• **Task statement**:
Reproduce all the entries exactly.

───

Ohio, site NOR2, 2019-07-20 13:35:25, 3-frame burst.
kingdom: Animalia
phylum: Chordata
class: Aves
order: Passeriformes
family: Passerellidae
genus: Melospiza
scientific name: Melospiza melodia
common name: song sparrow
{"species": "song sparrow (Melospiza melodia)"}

───

• **Task response**:
Ohio, site NOR2, 2019-07-20 13:35:25, 3-frame burst.
kingdom: Animalia
phylum: Chordata
class: Aves
order: Passeriformes
family: Passerellidae
genus: Melospiza
scientific name: Melospiza melodia
common name: song sparrow
{"species": "song sparrow (Melospiza melodia)"}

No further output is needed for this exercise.